#### TRECHO SELECIONADO:
((

A polarização, os bolsonaros, as redes sociais e Zé Ramalho.

A polarização é o perigo moderno de, apesar do acesso tão fácil às informações, direcionarmos atenção só ao modismo do momento, esquecendo de todo o importante resto que nos rodeia.

Os bolsonaros?

Eles passarão. Relaxa. Sim, podem ser reeleitos, mas passarão. O momento PSDB/FHC foi longo e passou. O momento PT/Lula/Dilma foi longo e passou. O povo merece sim os políticos que tem. O povo coloca e tira, relaxa!

As redes sociais?

Quanta liberdade hein? Temos mais informação do que qualquer imperador de Roma, temos mais informação que o DOI CODI da ditadura militar ou o serviço de inteligência dos EUA nos dos anos 90,80, 70 e 60 tudo junto. O que fazemos com isso? O que produzimos com isso? Como poetizamos isso?

O Zé Ramalho?

Será qual o motivo de nunca mais ter revelado novas composições (tenho certeza que esse mestre não deixou de escrever), tudo o que Zé rabiscou e cantou é atemporal, as obras se encaixam no contexto político, se encaixam nos amores, se encaixam nas críticas sociais. Ontem, hoje, amanhã, daqui 50 anos. O seu sussurro é, e será ouvido.

Não tenho dúvida nenhuma de que o Zé, antes de escrever o que escreveu, de falar o falou e de cantar o que cantou, antes de tudo isso, ele teve que fazer algo que hoje nos é extremamente difícil, ouvir o outro.

))

#### O QUE SE PEDE:
• 1. Segundo o texto sobre polarização, por que não é preciso se preocupar com os bolsonaros? Responda em uma a três frases.
• 2. Transcreva do texto sobre polarização o trecho que começa em "Eles passarão. Relaxa." e vai até "e será ouvido.".

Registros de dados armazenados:
((

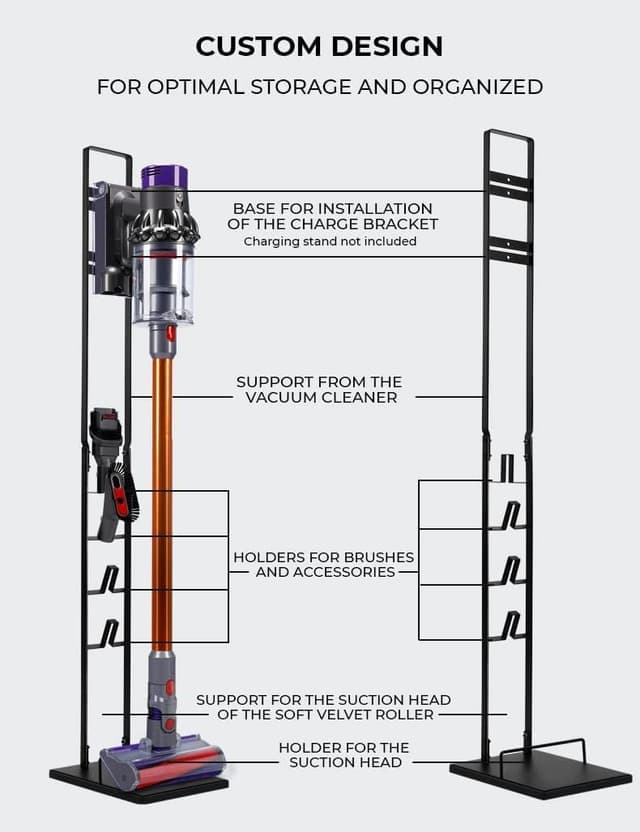 CUSTOM DESIGN

FOR OPTIMAL STORAGE AND ORGANIZED

BASE FOR INSTALLATION OF THE CHARGE BRACKET
Charging stand not included

SUPPORT FROM THE VACUUM CLEANER

HOLDERS FOR BRUSHES AND ACCESSORIES

SUPPORT FOR THE SUCTION HEAD OF THE SOFT VELVET ROLLER

HOLDER FOR THE SUCTION HEAD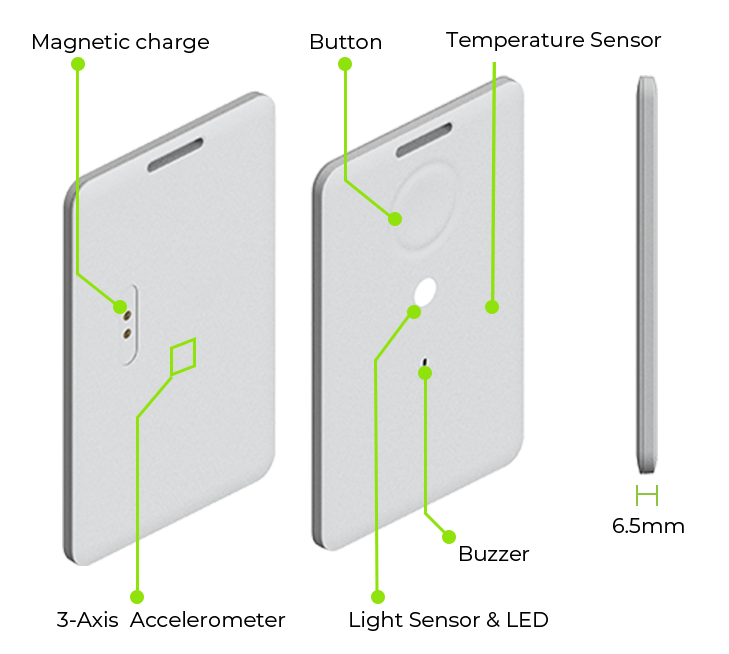 Magnetic charge

Button

Temperature Sensor

6.5mm

Buzzer

3-Axis Accelerometer

Light Sensor & LED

))

#### RESPOSTAS:
• 1. Porque eles passarão, mesmo que sejam reeleitos, assim como passaram os longos momentos do PSDB/FHC e do PT/Lula/Dilma. Além disso, é o povo quem coloca e tira os políticos.

• 2.
Eles passarão. Relaxa. Sim, podem ser reeleitos, mas passarão. O momento PSDB/FHC foi longo e passou. O momento PT/Lula/Dilma foi longo e passou. O povo merece sim os políticos que tem. O povo coloca e tira, relaxa!

As redes sociais?

Quanta liberdade hein? Temos mais informação do que qualquer imperador de Roma, temos mais informação que o DOI CODI da ditadura militar ou o serviço de inteligência dos EUA nos dos anos 90,80, 70 e 60 tudo junto. O que fazemos com isso? O que produzimos com isso? Como poetizamos isso?

O Zé Ramalho?

Será qual o motivo de nunca mais ter revelado novas composições (tenho certeza que esse mestre não deixou de escrever), tudo o que Zé rabiscou e cantou é atemporal, as obras se encaixam no contexto político, se encaixam nos amores, se encaixam nas críticas sociais. Ontem, hoje, amanhã, daqui 50 anos. O seu sussurro é, e será ouvido.